Désacralisation et représentation sociale de la fiction horrifique : une métamorphose contemporaine

Désacralisation et représentation sociale de la fiction horrifique : une métamorphose contemporaine

Par BORDAGE Tinam

 

Dans ce que l’on nomme essentiellement l’âge d’or du cinéma horrifique – les années 1970-1980 –, le genre a connu une mythification et même une forme indéniable de sacralisation. L’obtention de telles œuvres revenait à se livrer à de l’archéologie cinéphilique et inspirait un certain mérite. L’escale au vidéoclub s’apparentait à un pèlerinage et les VHS s’échangeaient entre les passionnés. Certains semblaient biberonnés au genre par un proche de leur famille, comme un héritage culturel précieux, d’autres tombaient dedans par divers déterminismes sociaux.

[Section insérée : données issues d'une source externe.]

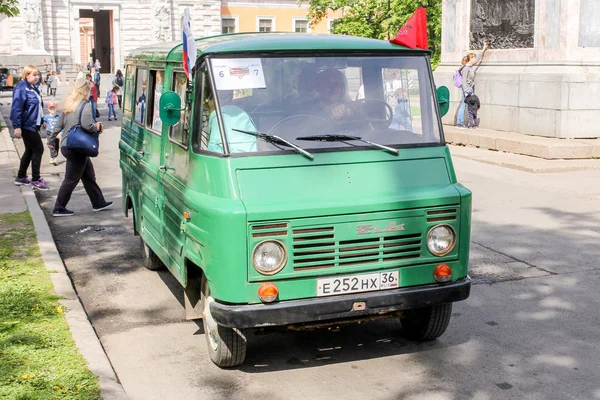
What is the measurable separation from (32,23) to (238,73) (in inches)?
2186

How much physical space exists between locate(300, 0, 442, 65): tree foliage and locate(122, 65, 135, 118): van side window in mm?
30378

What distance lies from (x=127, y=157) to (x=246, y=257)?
3633 millimetres

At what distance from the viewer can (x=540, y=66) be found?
16.8 m

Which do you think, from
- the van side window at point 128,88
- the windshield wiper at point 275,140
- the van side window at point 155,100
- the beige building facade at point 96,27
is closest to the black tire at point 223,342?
the windshield wiper at point 275,140

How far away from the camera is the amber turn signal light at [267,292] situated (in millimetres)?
5109

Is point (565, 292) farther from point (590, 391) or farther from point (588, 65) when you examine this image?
point (588, 65)

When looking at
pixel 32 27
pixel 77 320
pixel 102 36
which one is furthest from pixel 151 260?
pixel 102 36

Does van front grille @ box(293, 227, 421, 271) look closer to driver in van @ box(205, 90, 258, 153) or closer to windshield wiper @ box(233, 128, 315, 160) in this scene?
windshield wiper @ box(233, 128, 315, 160)

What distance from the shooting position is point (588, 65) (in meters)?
16.3

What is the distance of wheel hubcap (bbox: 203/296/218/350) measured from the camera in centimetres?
546

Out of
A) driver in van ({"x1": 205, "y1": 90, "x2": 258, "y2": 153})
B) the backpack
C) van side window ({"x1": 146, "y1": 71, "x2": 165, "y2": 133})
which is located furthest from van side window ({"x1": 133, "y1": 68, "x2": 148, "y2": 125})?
the backpack

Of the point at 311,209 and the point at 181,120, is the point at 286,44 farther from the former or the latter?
the point at 311,209

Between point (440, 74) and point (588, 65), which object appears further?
point (440, 74)

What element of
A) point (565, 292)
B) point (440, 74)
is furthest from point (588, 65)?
point (565, 292)
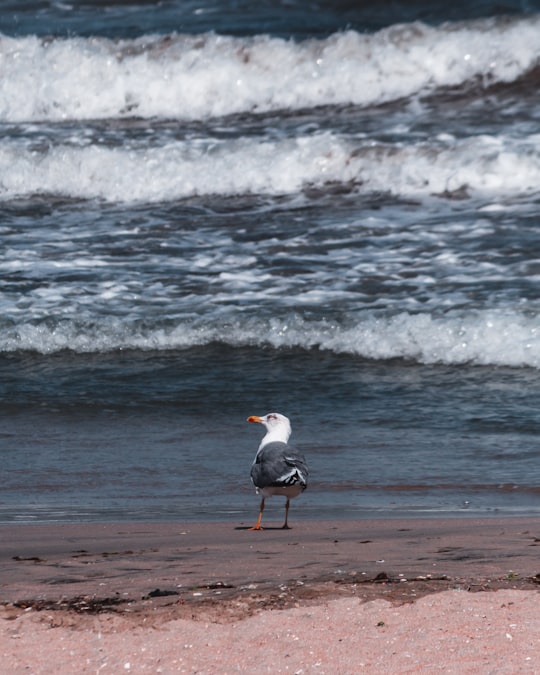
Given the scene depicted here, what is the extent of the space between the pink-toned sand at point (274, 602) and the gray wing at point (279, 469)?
0.88ft

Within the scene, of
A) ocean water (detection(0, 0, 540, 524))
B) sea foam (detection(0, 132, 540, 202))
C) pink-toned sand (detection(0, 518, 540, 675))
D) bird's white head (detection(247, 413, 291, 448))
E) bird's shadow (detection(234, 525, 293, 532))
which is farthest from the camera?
sea foam (detection(0, 132, 540, 202))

L’avènement du streaming comme conséquence de l’émergence d’internet a complétement bouleversé les codes et il devient désormais courant de tomber par le hasard d’une suggestion vidéo sur un film jadis presque confidentiel. Le film d’horreur parvient ainsi à atteindre d’autres sphères sociales et touche par conséquent un plus large public. Une production effervescente avec des sujets plus actuels ou une volonté de justement stimuler la fibre « sacrée » des années 80. Le succès d’une série telle que Strangers things, produite par Netflix, n’est pas anodin et semble convoquer une nostalgie en l’exhibant avec des outils pourtant modernes.

 

Désacralisation de la fiction horrifique

Dans l’imaginaire fantasmatique des années 1970-80, la fiction horrifique se présente comme un genre iconique et des œuvres cultes naissent en formant une génération de cinéphiles du bizarre émerveillés par les infamies qu’ils visionnent. Bercés par les synthétiseurs de John Carpenter, les lumières chromatiques de Dario Argento ou les vrombissements de la tronçonneuse de Leatherface, les spectateurs de cette époque assistent à la naissance de véritables légendes qui s’inscriront dans le temps et définiront l’ADN du genre.

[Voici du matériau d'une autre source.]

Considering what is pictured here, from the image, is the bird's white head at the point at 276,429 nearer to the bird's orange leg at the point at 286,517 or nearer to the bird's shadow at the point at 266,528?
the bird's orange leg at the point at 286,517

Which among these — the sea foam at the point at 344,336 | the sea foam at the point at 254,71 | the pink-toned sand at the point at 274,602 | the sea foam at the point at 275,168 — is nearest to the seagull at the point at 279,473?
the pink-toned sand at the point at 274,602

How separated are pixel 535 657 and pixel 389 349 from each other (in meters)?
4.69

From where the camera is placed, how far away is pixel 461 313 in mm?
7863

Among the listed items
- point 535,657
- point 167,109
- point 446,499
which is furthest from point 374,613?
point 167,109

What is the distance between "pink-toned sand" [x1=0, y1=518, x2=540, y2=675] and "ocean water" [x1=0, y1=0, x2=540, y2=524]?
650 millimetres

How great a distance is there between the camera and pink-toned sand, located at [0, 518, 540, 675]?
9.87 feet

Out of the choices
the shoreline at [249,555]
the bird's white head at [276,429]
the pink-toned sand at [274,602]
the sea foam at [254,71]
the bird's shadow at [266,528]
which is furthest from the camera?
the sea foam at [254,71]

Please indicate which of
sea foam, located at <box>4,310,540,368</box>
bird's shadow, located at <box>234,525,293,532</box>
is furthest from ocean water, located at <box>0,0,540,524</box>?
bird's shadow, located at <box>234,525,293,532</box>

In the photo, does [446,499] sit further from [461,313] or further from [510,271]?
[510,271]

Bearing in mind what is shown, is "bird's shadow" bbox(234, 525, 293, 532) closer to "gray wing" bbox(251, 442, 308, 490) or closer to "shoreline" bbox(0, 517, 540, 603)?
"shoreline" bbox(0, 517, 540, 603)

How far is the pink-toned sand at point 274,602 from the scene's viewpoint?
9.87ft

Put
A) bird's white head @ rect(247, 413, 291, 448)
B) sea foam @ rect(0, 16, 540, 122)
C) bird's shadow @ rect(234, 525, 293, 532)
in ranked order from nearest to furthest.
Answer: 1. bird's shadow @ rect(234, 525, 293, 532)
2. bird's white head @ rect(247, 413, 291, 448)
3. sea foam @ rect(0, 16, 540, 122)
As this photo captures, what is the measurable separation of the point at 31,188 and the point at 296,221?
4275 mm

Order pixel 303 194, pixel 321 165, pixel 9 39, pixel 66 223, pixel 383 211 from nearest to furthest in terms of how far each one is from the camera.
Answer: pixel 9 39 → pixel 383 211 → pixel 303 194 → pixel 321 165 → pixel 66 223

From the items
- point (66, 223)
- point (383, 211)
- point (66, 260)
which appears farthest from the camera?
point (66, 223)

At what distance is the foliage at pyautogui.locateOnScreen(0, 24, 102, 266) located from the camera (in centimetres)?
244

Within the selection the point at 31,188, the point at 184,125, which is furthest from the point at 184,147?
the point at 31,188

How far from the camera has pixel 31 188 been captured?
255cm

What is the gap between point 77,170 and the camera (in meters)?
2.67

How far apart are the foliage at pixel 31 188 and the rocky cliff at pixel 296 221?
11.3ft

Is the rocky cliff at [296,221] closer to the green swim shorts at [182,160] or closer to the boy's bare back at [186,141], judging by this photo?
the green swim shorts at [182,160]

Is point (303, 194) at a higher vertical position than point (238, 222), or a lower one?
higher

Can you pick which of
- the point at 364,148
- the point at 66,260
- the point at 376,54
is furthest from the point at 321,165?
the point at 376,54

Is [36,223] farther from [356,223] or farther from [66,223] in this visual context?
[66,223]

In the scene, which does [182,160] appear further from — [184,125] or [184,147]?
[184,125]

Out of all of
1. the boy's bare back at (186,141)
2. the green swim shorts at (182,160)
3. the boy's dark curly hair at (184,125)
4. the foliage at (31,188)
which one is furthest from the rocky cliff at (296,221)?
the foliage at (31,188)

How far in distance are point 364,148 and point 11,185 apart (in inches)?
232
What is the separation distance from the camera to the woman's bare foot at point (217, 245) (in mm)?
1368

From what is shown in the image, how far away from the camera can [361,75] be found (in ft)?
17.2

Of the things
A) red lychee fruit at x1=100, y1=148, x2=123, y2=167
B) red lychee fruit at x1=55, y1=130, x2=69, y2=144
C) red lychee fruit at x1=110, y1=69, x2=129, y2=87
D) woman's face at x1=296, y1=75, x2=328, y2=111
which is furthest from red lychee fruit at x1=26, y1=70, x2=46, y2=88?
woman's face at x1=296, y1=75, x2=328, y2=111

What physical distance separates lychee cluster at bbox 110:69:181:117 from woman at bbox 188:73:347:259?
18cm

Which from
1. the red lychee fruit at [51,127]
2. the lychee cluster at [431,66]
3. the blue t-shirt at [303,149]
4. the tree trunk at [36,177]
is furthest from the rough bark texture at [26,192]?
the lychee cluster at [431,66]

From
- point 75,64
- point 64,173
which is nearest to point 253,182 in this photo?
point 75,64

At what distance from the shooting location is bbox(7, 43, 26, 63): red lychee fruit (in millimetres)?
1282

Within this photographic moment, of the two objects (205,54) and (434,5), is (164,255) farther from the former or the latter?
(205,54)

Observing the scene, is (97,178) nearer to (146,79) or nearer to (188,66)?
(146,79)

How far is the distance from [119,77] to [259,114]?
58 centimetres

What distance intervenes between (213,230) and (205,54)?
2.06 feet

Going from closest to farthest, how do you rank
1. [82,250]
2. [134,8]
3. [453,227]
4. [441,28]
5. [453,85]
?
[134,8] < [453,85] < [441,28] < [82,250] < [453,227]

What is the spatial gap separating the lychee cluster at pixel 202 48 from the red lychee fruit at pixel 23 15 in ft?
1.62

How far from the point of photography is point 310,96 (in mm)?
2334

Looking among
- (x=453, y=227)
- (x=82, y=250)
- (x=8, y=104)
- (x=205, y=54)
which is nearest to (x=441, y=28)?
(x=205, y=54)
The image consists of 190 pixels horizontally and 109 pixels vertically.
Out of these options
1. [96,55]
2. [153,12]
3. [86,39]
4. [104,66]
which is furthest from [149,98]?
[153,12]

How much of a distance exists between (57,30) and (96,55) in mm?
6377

Lorsque ces œuvres cinématographiques débarquent dans la sphère publique, internet n’existe pas et la communication passe par des magazines tels que Mad Movie et l’Écran fantastique ou se fait de bouche à oreille. Les films s’accumulent et des codes récurrents – esthétiques comme narratifs – constituent une atmosphère distinctive et caractéristique que l’on parvient très nettement à identifier des décennies plus tard.

On parle souvent d’une « ambiance années 70/80 » qui semble mythique et stimule une nostalgie même chez ceux qui ne l’ont pas connue. Curieusement, on retrouve dans cet imaginaire fantasmé (car la fiction horrifique prédominante de l’époque comporte très souvent des éléments surnaturels et fantastiques) une forme d’insouciance éloignée des angoisses du monde social. Les protagonistes semblent évoluer dans leur bulle et n’affronter que des problématiques extraordinaires que l’image se plait à nous montrer.

Accéder à cette insouciance pourtant effrayante doit se mériter. Parcourir le trajet qui nous sépare du vidéoclub, obtenir ce précieux objet qu’est la VHS, et l’insérer dans son magnétoscope. Aucun hasard ; très peu de chances de tomber par inadvertance sur un film d’horreur réellement subversif si ce n’est quelques perturbantes séries B à la télévision sur RTL9 ou quelques autres chaînes parfois aventureuses.

Dans l’imaginaire collectif, la VHS symbolise une forme de circuit direct et une matérialisation de l’objet fantasmatique par lequel on visionne son film. D’une certaine façon, la VHS se représente elle-même comme une entité à part et des films tels que Ring (1998) d’Hideo Nakata incarnent cette idée de l’objet maudit (en l’occurrence cette fameuse cassette) contenant une « âme ».

L’équivalent se retrouve aussi dans les salles de cinéma avec les mythiques bobines 8 millimètres – matériaux souvent assimilés au snuff movie comme dans le film du même nom de Joel Schumacher (1999).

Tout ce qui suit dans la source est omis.